Naar het oordeel van de rechtbank heeft verweerder gelet op vorenstaande niet ten onrechte gesteld dat eiser niet aannemelijk heeft gemaakt dat hij bij terugkeer in Marokko een reëel risico loopt op een behandeling in strijd met artikel 3 van het EVRM.
4.5
Voor zover de gronden van het beroepschrift een herhaling zijn van gronden die
eiser eerder in de zienswijze naar voren heeft gebracht, is de rechtbank van oordeel dat
verweerder hier in het bestreden besluit deugdelijk gemotiveerd op is ingegaan.
5. Het beroep is ongegrond.
6. Voor een proceskostenveroordeling bestaat geen aanleiding.

Beslissing

De rechtbank verklaart het beroep ongegrond.
Deze uitspraak is gedaan door mr.
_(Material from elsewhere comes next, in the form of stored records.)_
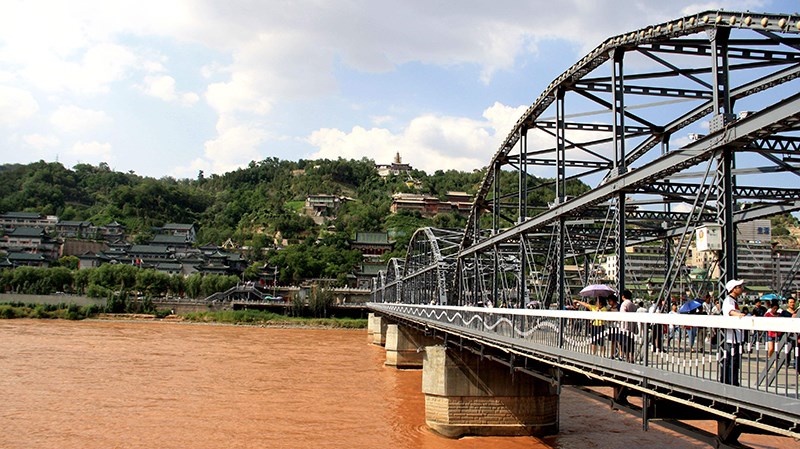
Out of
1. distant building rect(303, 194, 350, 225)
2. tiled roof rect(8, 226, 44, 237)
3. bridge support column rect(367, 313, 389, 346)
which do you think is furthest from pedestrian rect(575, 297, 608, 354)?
distant building rect(303, 194, 350, 225)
M.M. Meijers, rechter, in aanwezigheid van
mr. A.E. Maas, griffier.
Als gevolg van maatregelen rondom het Corona virus is deze uitspraak niet uitgesproken op een openbare uitsprakenzitting. Zodra het openbaar uitspreken weer mogelijk is, wordt deze uitspraak alsnog in het openbaar uitgesproken. Deze uitspraak wordt zo snel mogelijk gepubliceerd op www.rechtspraak.nl.
De uitspraak is gedaan op:
Rechtsmiddel
Tegen deze uitspraak kan hoger beroep worden ingesteld bij de Afdeling bestuursrechtspraak van de Raad van State binnen één week na de dag van bekendmaking.